December 2022 Recipe
MUSHROOM AND SPINACH "WELLINGTON"
Are you looking for something completely different to serve this holiday season? This is the perfect, show-stopping dish to wow your friends and family. This elegant main dish looks like you spent hours preparing, but it requires only one sauté pan and one baking sheet! Okay, there’s some chopping and prepping involved but it’s all worth it, especially since you can prepare it weeks ahead, freeze it, then just bake it when you’re ready to serve.
2 ROLLS, VEGAN PUFF PASTRY, if frozen, thawed in the fridge overnight.
8 OZ, CREMINI MUSHROOMS, chopped
6 PORTOBELLO MUSHROOMS, medium size, stems removed
3 ONIONS, large
2 ½ CUPS, BABY SPINACH
4 SPRIGS, FRESH THYME chopped (or 1 tablespoon chopped rosemary)
4–6 TBSPS., DIJON MUSTARD, divided
3 TBSPS, OLIVE OIL, divided
4-6 TBSPS, COCONUT OIL, melted (or vegan butter, melted)
SALT & PEPPER to taste
Preheat oven to 400 degrees and prepare a baking sheet with parchment paper or silicone pad.
In a large skillet, heat 2 tablespoons of olive oil and sauté the chopped onions until they’ve softened and are golden. Move the cooked onions to a bowl.
In the same pan, cook all the spinach until wilted, then remove to a colander to drain some of the accumulated moisture. Allow to cool.
In the same pan, heat the remaining 1 tablespoon of olive oil and sauté the portobello mushrooms on each side for 5 minutes, or until golden, and most of their moisture has been cooked out. Then slice them evenly into several pieces and set them aside on paper towel. Next, sauté the chopped cremini mushrooms until golden and most of their moisture has been cooked out. Set them aside on a paper towel. The filling components should be moist, but not watery.
Unroll the first roll of puff pastry onto the baking sheet.
Spread 2 tablespoons of Dijon mustard on the pastry, leaving a 2” gap on all 4 sides.

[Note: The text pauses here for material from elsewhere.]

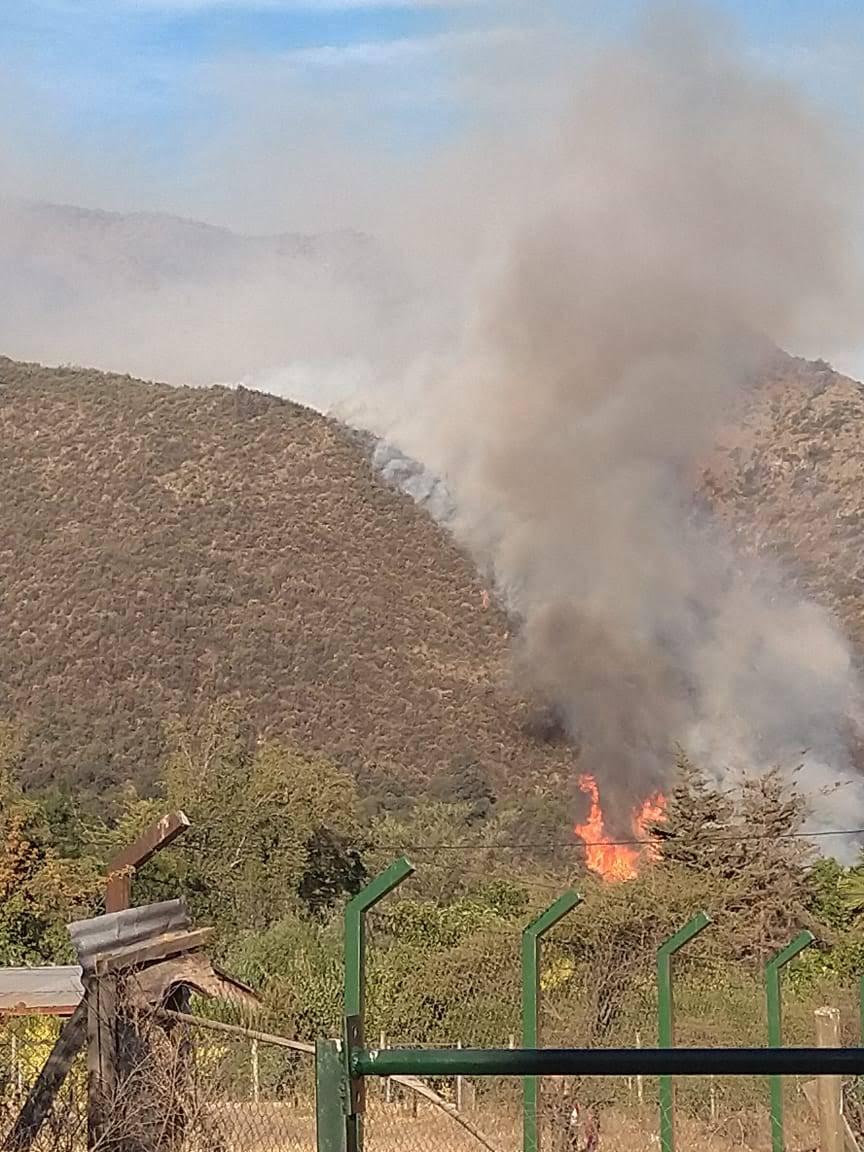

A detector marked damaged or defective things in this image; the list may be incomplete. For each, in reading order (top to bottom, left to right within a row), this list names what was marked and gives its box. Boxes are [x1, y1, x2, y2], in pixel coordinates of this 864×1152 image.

Place the slices from 3 of the portobello mushrooms on top of the mustard, followed by a layer of onions.
Spread the spinach layer on top of the onions, followed by the chopped cremini mushrooms, spreading them evenly over the onions.
Place the remaining sliced portobello mushrooms on the cremini mushroom layer. Drizzle the remaining 2 tablespoons of Dijon mustard on the mushroom slices. Sprinkle the fresh thyme (or chopped rosemary) on top of the mustard.
Unroll the second puff pastry sheet and place it on top of the filling, completely sealing the sides by pressing the edges down with a fork.
Create some decorative cuts on the puff pastry using a very sharp knife, i.e., crosshatch, herringbone, leafy vine, or just simple diagonal slits, then brush with the melted coconut oi (or vegan butter)
Place the sheet pan on the middle rack in the oven and bake for about 35 minutes, checking at about 20 mins, and rotating the pan for even browning, if necessary. Let the pastry bake until it is a deep, golden color to ensure it’s cooked all the way through. You may need to add 5 more minutes depending on your oven. Let it rest for about 10 minutes before slicing.
Garnish with a few sprigs of thyme or rosemary. (optional)
Note: You can prepare the filling components ahead and refrigerate for several days, then assemble and bake before serving. If preparing to freeze, bake the “wellington” until the puff pastry is not completely browned, cover tightly with foil and freeze. To reheat from frozen: Bring it to room temperature, uncover and continue the baking process until pastry is browned and filling is heated through, about 45 minutes.